Very high WER % in extensive benchmark on Fleurs
asusdisciple opened this issue · comments
On which dataset did you exactly evaluate the model? I benchmarked this model on the original Fleurs dataset, along with all other implementations of whisper. It performed way worse with a WER% of 1.5, compared to ~0.46 in original whisper. Did I make an implementation error?

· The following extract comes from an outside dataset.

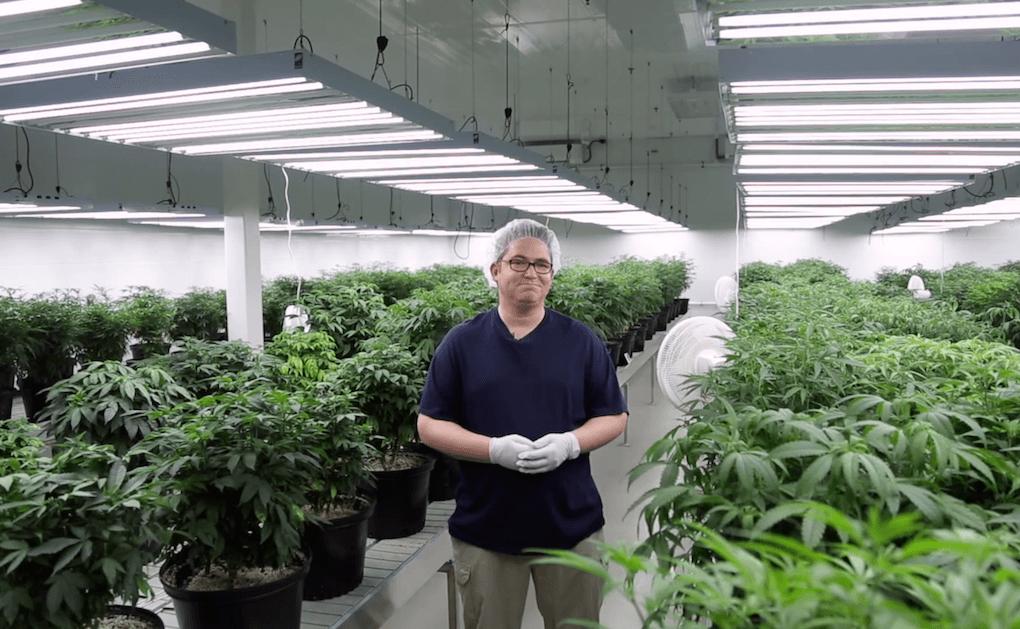 Umsätze von Cannabis in den USA explodieren seit Legalisierung. (Foto: Screenshot)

Here is how I initialize the model with temp=0
, beams=1
, do_sample=True
:
model = "distil-whisper/distil-large-v2"
obj = pipeline(model=model,
torch_dtype=parameters["torch_dtype"],
device=device, # or mps for Mac devices
chunk_length_s=15,
batch_size=parameters["batch_size"],
return_timestamps=False,
model_kwargs={"use_flash_attention_2": parameters["flash"]},
generate_kwargs={"task": "transcribe",
"num_beams": parameters["beam_size"],
"temperature": parameters["temperature"],
"do_sample": parameters["do_sample"]
}
)
if not parameters["flash"]:
logging.debug("Using Better Transformers without Flash Attention")

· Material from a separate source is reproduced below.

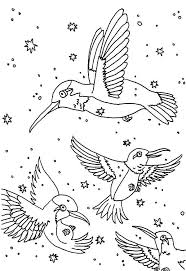 A Group Of Hummingbird Coloring Pages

obj.model = obj.model.to_bettertransformer()
else:
logging.debug("Using Flash Attention 2")
This how I call the transcribe:
tmp = model(audiopath,
generate_kwargs={"language": lang}
)
res = [i["text"] for i in tmp]
Hey @asusdisciple - what language were you using? It would be really helpful to have a reproducible end-to-end script I can use to get the same results that you're reporting
We use the script run_eval.py with the following launch command: https://github.com/huggingface/distil-whisper/blob/main/training/flax/evaluation_scripts/test/run_distilled.sh
If you execute this, you'll get the results quoted in the paper.
I am sorry, I just overread that distil-whisper is english only (even though it performs very well on a few other languages as well).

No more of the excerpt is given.